TASK GOAL —
Resume the text about Passover and emotional bondage, continuing on from its final sentence.

TEXT BLOCK —
· · · · ·

“Stu-baby! Stu-baby!” That’s how she’s always greeted me, and she’s always done so with a sparkle in her eye & her trademark crooked smile. But not on this day. On this day, a chilly afternoon in mid-February, my Aunt P (a term of endearment, not really related) was slowly making her way towards the gravesite where her daughter would soon be buried when she looked up and saw me. She stopped, leaned on her walker, and wailed, “Stu-baby! Stu-baby! Why?!”
“I’m so sorry,” I responded – what else could I say? – “I’m just so sorry.”
* * *
The upcoming holiday of Passover is the well-known Jewish festival that celebrates freedom. More specifically, of course, it commemorates the Israelites’ redemption from Egyptian bondage over 3000 years ago. But leaving aside ancient Biblical stories, or even our own country’s morally-flawed history, incredibly, slavery still exists. Defined by human rights groups as people forced to work against their will, people owned or controlled by an exploiter or “employer,” people with limited freedom of movement, or people treated as a commodity who are bought and sold as property, experts say there are over 40 million slaves world-wide today. Forty million.
Defined more expansively — people enslaved emotionally – today there are the same number of Americans (meaning 40 million) who face a different sort of bondage; they struggle with anxiety and depression. These pervasive conditions aren’t always obvious, but they’re powerful – they envelop souls and restrict spiritual freedoms, sometimes in devastating ways. That was the case with Aunt P’s daughter.

· · · · ·

[Stored data entries]
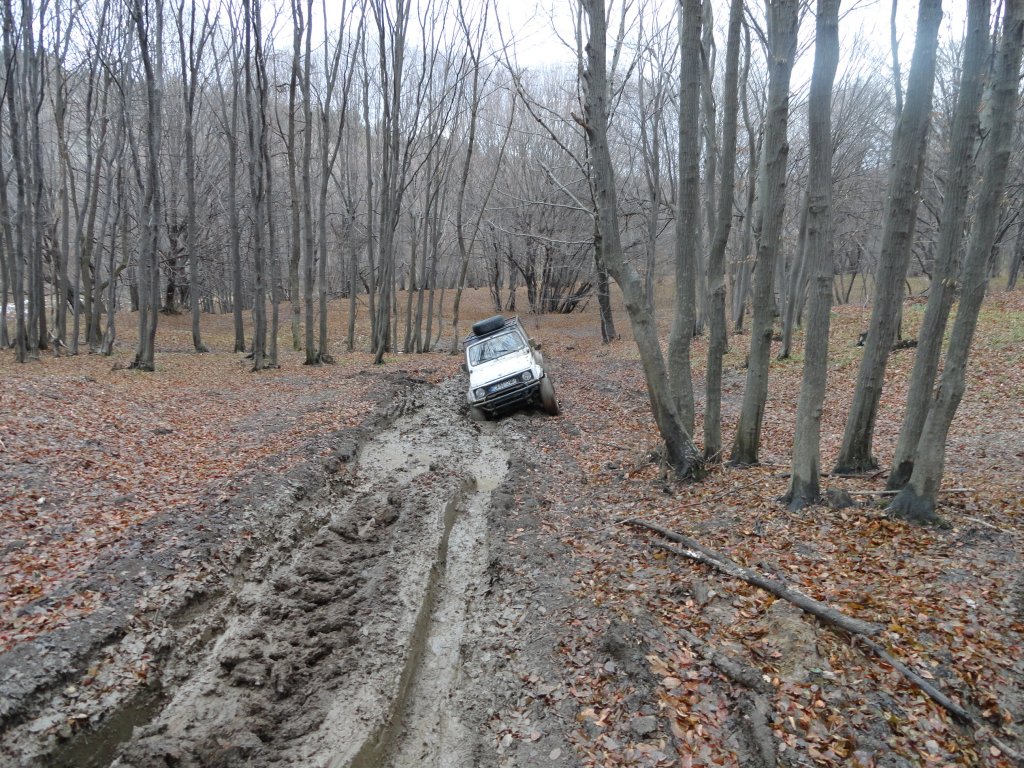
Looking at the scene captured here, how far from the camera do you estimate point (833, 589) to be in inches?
184

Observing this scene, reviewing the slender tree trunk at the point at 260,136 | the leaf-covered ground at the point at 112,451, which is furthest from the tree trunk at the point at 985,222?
the slender tree trunk at the point at 260,136

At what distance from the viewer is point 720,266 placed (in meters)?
8.20

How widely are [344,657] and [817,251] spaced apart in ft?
18.9

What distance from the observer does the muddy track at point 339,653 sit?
3.92 meters

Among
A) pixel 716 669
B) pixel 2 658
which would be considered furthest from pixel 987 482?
pixel 2 658

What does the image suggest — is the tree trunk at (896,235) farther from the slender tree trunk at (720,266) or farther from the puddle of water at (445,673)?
the puddle of water at (445,673)

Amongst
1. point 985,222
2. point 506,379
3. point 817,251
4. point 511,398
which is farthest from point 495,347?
point 985,222

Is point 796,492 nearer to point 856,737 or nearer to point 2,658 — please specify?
point 856,737

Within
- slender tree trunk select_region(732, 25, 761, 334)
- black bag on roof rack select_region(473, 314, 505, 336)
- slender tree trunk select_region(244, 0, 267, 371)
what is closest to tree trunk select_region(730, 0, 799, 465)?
slender tree trunk select_region(732, 25, 761, 334)

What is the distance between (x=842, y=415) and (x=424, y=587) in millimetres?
9796

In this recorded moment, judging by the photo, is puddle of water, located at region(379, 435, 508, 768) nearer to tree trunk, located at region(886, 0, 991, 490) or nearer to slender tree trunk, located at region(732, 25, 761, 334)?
tree trunk, located at region(886, 0, 991, 490)

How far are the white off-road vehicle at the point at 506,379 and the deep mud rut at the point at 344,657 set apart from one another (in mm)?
4857

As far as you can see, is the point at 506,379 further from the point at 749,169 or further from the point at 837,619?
the point at 749,169

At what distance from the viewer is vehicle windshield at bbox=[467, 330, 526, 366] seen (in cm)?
1384
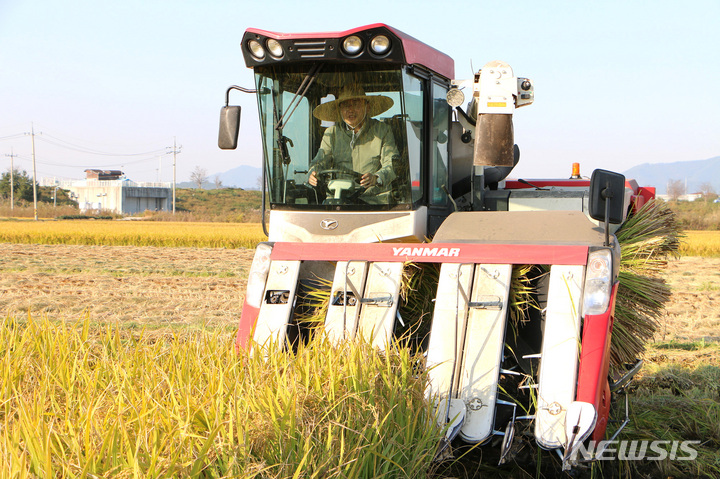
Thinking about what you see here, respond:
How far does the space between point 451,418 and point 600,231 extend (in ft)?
4.66

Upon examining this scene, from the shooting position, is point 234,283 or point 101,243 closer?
point 234,283

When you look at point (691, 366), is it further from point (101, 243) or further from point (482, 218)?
point (101, 243)

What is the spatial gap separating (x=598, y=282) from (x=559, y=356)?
424 mm

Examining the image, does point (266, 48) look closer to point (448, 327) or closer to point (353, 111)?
point (353, 111)

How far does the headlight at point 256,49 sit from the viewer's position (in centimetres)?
406

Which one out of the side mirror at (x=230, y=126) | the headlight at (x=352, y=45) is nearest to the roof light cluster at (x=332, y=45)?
the headlight at (x=352, y=45)

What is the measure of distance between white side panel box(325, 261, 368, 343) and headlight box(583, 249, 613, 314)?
1.18 metres

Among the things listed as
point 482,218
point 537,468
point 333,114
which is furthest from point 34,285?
point 537,468

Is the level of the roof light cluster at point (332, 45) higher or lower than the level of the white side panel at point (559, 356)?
higher

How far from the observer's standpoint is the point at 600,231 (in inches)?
141

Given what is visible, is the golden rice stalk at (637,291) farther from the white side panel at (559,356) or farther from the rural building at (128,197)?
the rural building at (128,197)

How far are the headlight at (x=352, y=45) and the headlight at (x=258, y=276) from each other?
4.20 ft

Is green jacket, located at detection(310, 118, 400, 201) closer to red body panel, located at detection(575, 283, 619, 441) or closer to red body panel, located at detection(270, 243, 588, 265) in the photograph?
red body panel, located at detection(270, 243, 588, 265)

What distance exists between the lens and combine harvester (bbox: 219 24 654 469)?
3.02 m
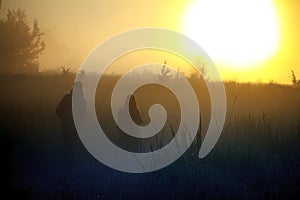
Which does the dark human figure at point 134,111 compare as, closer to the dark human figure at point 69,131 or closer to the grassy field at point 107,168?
the grassy field at point 107,168

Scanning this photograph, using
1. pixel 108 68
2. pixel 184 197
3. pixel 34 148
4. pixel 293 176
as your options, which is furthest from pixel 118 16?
pixel 293 176

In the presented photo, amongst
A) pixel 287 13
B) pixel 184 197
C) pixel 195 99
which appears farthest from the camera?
pixel 287 13

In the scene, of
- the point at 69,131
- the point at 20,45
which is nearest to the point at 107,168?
the point at 69,131

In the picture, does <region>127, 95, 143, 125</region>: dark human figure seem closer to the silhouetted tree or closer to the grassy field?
the grassy field

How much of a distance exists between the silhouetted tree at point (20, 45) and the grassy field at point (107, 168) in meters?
0.10

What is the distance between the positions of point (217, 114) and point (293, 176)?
32.4 inches

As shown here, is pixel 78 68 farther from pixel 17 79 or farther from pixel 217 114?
pixel 217 114

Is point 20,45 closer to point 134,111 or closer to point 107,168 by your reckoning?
point 134,111

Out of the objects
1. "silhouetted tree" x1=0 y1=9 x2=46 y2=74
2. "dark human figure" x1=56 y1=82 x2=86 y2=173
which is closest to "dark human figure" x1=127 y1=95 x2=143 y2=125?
"dark human figure" x1=56 y1=82 x2=86 y2=173

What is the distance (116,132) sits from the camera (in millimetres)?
3805

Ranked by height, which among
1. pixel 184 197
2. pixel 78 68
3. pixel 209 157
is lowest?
pixel 184 197

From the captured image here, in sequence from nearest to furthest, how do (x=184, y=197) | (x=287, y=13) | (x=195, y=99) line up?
(x=184, y=197)
(x=195, y=99)
(x=287, y=13)

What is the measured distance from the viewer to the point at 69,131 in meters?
3.80

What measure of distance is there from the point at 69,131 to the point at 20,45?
79cm
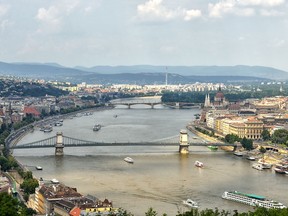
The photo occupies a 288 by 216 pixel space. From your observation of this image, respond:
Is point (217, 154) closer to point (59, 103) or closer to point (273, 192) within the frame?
point (273, 192)

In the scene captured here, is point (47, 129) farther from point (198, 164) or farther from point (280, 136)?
point (198, 164)

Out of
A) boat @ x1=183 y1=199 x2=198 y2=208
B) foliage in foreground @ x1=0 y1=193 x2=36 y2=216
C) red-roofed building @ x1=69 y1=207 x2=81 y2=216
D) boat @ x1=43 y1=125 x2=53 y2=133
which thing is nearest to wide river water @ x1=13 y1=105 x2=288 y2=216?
boat @ x1=183 y1=199 x2=198 y2=208

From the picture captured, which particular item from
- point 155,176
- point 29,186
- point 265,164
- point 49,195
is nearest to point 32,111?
point 265,164

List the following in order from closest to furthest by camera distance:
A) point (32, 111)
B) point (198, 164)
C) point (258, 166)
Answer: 1. point (198, 164)
2. point (258, 166)
3. point (32, 111)

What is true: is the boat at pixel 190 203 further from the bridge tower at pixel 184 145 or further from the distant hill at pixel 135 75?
the distant hill at pixel 135 75

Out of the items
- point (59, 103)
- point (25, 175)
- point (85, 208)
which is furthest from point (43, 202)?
point (59, 103)

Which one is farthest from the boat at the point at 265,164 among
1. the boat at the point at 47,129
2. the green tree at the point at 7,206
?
the boat at the point at 47,129

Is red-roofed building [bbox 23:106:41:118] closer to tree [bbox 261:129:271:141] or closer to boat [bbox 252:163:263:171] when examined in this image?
tree [bbox 261:129:271:141]
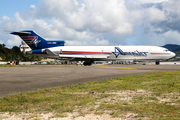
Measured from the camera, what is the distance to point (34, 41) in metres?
47.8

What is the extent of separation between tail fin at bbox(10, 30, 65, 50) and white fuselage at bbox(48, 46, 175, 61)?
8.43ft

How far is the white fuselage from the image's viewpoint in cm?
4625

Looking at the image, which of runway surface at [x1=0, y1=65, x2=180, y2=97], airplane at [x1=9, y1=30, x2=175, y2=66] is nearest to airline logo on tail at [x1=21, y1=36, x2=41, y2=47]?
airplane at [x1=9, y1=30, x2=175, y2=66]

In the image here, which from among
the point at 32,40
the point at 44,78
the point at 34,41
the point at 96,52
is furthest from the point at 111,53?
the point at 44,78

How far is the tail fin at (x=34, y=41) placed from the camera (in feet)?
155

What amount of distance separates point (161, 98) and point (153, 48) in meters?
42.3

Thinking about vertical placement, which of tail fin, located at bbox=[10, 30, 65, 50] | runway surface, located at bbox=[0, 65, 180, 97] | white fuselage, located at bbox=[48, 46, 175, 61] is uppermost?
tail fin, located at bbox=[10, 30, 65, 50]

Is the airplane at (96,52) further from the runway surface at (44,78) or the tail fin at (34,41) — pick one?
the runway surface at (44,78)

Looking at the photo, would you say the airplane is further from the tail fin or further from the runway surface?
the runway surface

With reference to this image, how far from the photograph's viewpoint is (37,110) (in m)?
5.96

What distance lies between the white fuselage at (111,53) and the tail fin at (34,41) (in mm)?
2571

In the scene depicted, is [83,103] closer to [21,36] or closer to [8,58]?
[21,36]

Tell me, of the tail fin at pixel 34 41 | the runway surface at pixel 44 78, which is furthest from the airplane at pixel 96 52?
the runway surface at pixel 44 78

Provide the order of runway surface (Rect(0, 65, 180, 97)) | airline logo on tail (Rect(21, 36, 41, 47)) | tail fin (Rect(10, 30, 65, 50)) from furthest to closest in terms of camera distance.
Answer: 1. airline logo on tail (Rect(21, 36, 41, 47))
2. tail fin (Rect(10, 30, 65, 50))
3. runway surface (Rect(0, 65, 180, 97))
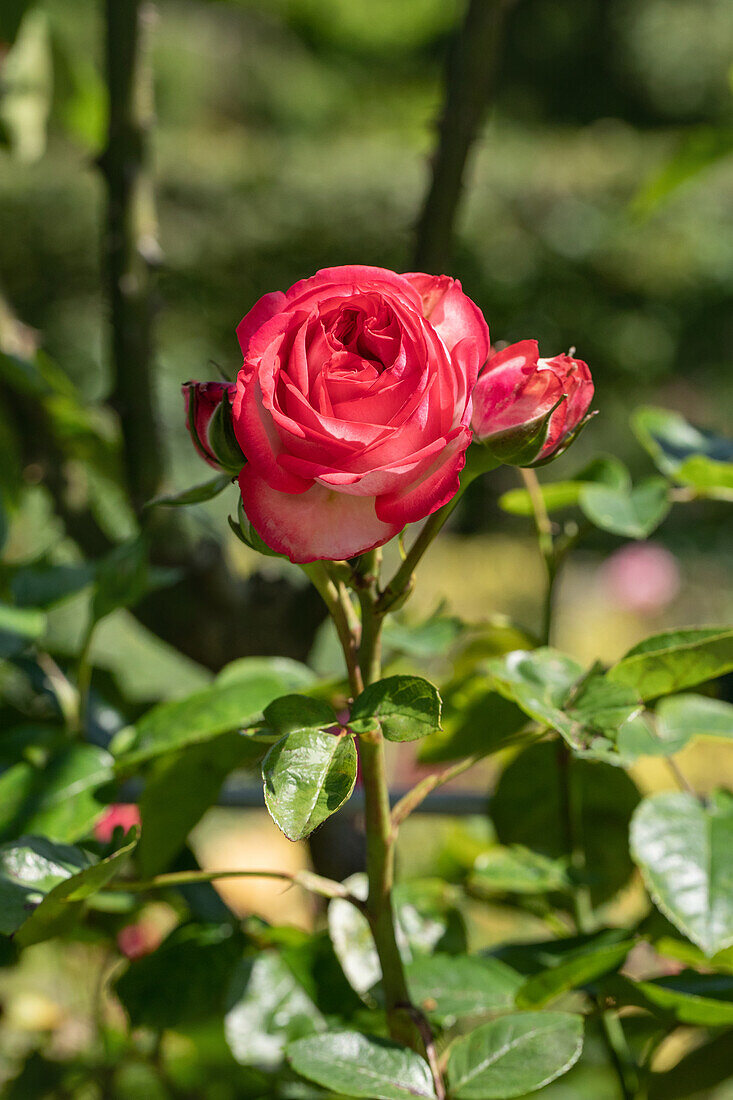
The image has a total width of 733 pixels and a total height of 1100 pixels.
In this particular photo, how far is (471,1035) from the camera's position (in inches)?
9.4

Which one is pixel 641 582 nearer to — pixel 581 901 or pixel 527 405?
pixel 581 901

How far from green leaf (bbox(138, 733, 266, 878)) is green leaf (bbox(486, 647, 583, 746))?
3.7 inches

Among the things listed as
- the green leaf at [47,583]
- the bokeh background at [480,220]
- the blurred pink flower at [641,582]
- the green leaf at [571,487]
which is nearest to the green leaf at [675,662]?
the green leaf at [571,487]

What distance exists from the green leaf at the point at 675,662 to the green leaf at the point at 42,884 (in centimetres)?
14

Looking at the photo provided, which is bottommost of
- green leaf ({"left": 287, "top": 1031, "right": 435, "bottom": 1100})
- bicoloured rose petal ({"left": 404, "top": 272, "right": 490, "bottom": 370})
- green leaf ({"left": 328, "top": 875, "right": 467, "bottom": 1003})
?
green leaf ({"left": 328, "top": 875, "right": 467, "bottom": 1003})

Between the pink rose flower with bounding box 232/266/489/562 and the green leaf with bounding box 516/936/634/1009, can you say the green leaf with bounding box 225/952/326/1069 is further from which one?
the pink rose flower with bounding box 232/266/489/562

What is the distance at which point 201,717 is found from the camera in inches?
11.6

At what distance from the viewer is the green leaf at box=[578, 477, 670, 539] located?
13.1 inches

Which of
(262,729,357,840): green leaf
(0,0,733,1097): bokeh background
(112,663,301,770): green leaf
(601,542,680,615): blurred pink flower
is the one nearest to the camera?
(262,729,357,840): green leaf

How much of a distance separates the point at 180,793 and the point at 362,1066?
0.11 meters

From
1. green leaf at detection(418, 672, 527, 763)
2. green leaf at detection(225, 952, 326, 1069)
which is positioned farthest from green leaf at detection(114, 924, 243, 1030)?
green leaf at detection(418, 672, 527, 763)

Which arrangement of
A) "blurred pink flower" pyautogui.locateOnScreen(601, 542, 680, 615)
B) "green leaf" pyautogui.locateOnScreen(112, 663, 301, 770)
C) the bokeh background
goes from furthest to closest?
the bokeh background
"blurred pink flower" pyautogui.locateOnScreen(601, 542, 680, 615)
"green leaf" pyautogui.locateOnScreen(112, 663, 301, 770)

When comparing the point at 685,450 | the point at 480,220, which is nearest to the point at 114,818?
the point at 685,450

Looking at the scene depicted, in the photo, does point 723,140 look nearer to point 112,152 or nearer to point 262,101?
point 112,152
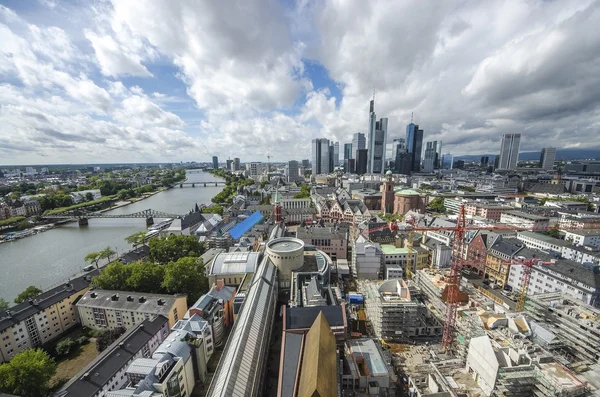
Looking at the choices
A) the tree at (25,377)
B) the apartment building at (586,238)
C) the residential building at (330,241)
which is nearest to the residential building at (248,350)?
the tree at (25,377)

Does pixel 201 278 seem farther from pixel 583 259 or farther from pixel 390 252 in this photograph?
pixel 583 259

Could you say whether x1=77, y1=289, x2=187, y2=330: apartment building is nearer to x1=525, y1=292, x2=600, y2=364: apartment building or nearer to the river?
the river

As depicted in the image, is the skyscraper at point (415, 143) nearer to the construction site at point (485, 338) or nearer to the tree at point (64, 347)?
the construction site at point (485, 338)

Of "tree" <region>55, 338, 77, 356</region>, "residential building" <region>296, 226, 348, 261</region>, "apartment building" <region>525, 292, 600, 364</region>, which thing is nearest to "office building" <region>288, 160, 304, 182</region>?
"residential building" <region>296, 226, 348, 261</region>

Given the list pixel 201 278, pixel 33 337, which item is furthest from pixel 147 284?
pixel 33 337

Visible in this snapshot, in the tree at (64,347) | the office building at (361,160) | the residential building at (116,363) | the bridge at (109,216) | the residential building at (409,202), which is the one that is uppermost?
the office building at (361,160)

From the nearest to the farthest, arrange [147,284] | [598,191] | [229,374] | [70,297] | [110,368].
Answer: [229,374], [110,368], [70,297], [147,284], [598,191]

· · · · ·

YOUR RESPONSE —
Perhaps surprisingly, the age group with the highest incidence of depression are adolescents. College students are next. And both groups have experienced significant increases in recent years – this even before COVID, which has made the situation still worse. During a time in their lives that’s supposed to be filled with nearly carefree joy, and youthful exuberant exploration, too many of our kids are deeply sad. Sad about self-image and self-esteem, sad about social pressure, some sad to the point of suicide. To my painful dismay, I have now recited the mourner’s kaddish for multiple former students and childhood friends who took their own lives because they desperately sought escape from an invisible oppression – one that others may not have even known existed.
As I write, the world faces a contemporary Pharaoh, one named Putin. Thousands of Ukrainians have been senselessly killed and millions have had their lives upended due to the malevolent madness of one man and far too many complacent co-conspirators. Unfortunately, I don’t have an answer for that Passover problem. I watch the news, read the foreign policy commentaries, and desperately hope the violence comes to a merciful end soon. But the other turmoil, the one that’s internal, seems more manageable. It’s one that we can confront by asking, talking, sharing, treating, and loving. It’s one that must be destigmatized and viewed no differently than any other medical issue.
During the Passover Seder, we read about four different types of children, each entitled to an approach worthy of their human dignity. Of course, there are far more than just four types of children, there are countless variations of people, each with our own experience and perspective. This Passover, let’s be sure to make space at the table for those suffering in silence; let’s find the empathy and understanding to hear and support them so that they too can be free.